__TO BE DONE__: Reproduce the stretch of the agricultural commodities discussion below from "How does that" through "have an effect.", swapping "Walmart" for "Costco".

You may control it for some other purpose. And so weather is always the big variable in
acts. There's no question about it. With usage going up, so you mentioned global population rising,
the global population rises by 75 to 78 million people a year. That's twice the population
of California being added to the world. So just to grow the new soybeans, corn, and wheat
to feed just those people, you need to add an area of the world about an eighth the size of
California, just for those three crops every single year, which is astounding. Now, you overcome that
with technology and yields, but yields can go down like this year where we plant it late. The
government's predicting yields are going to go down and they're still readjusting those numbers
and will be for several months. That's why, look, ags trade a break-even. They trade at break-even
for a long period of time. They will stabilize your portfolio while they're in there while it's
happening because they're very little price moving up or down based on history. And when there's
a supply disruption, they literally move very quickly to the upside. It takes a year or so and it gets
price then. So you mentioned that a lot of these
ags are used for feed.
How worried is the
agricultural community in farmers about
these new Beyond Meat type
of things, the fake meat alternatives?
Is it just a blip on the radar right now?
Are they really sort of concerned about these things?
How does that fit in? I think
right now it's a blip on the radar.
I think that when you look specifically at
Beyond Meat, that's just, it's just a
vegetarian burger. That really doesn't matter.
What they're looking at that will matter
long term are these companies, and the name's escaping me, the leader in the business where they
just take a sell from a steak and put it in a lab and in six weeks you get a steak. That's a big deal
because, number one, I mean, you look at it and go, well, what good is that? I'm not going to eat
that steak. If I'm flying on Mars, I'll eat that steak because you don't have to bring a farm
with you. You just bring a petri dish or whatever they do. But if you're in Walmart selling
gazillion pounds of chop meat every week to barbecuers, most of them aren't going to care where that
chop meat came from. That probably over the very long term will have an effect.
Do people in this market think about the Federal Reserve at all? Because it seems to me
like commodities traders are very macro thinkers. So does that factor into their mindset at all?

__GIVEN INFORMATION__:
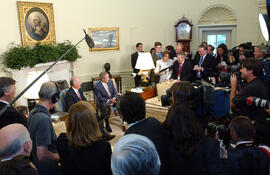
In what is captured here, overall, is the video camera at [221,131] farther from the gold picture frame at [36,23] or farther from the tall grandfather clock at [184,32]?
the tall grandfather clock at [184,32]

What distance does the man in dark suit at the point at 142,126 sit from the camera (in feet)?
5.79

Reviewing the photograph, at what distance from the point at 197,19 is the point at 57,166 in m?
8.69

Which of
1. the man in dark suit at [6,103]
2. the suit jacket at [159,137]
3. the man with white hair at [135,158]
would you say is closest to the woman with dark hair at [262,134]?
the suit jacket at [159,137]

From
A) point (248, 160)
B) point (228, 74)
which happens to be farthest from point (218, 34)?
point (248, 160)

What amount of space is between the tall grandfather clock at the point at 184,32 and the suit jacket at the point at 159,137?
782 centimetres

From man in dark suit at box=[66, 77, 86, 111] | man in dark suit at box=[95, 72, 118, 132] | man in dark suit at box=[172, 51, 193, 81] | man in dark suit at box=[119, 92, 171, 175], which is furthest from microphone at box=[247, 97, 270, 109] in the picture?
man in dark suit at box=[95, 72, 118, 132]

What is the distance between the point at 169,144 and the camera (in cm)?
175

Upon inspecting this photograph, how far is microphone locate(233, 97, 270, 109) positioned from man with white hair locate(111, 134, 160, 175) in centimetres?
199

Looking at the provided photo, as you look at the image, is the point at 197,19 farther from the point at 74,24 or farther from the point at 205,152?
the point at 205,152

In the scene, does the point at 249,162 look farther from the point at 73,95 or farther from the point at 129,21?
the point at 129,21

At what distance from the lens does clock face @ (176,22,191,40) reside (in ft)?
29.8

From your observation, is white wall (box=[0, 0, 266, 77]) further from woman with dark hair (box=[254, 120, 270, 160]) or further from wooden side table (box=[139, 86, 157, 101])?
woman with dark hair (box=[254, 120, 270, 160])

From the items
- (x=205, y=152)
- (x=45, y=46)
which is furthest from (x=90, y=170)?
(x=45, y=46)

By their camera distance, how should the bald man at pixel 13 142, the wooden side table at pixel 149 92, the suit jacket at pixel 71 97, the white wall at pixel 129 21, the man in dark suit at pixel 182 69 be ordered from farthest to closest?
the white wall at pixel 129 21 → the man in dark suit at pixel 182 69 → the wooden side table at pixel 149 92 → the suit jacket at pixel 71 97 → the bald man at pixel 13 142
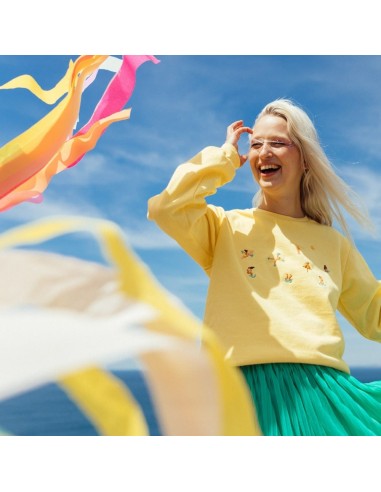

__IN RESPONSE__:
How does that fit in? I think
right now it's a blip on the radar.
I think that when you look specifically at
Beyond Meat, that's just, it's just a
vegetarian burger. That really doesn't matter.
What they're looking at that will matter
long term are these companies, and the name's escaping me, the leader in the business where they
just take a sell from a steak and put it in a lab and in six weeks you get a steak. That's a big deal
because, number one, I mean, you look at it and go, well, what good is that? I'm not going to eat
that steak. If I'm flying on Mars, I'll eat that steak because you don't have to bring a farm
with you. You just bring a petri dish or whatever they do. But if you're in Costco selling
gazillion pounds of chop meat every week to barbecuers, most of them aren't going to care where that
chop meat came from. That probably over the very long term will have an effect.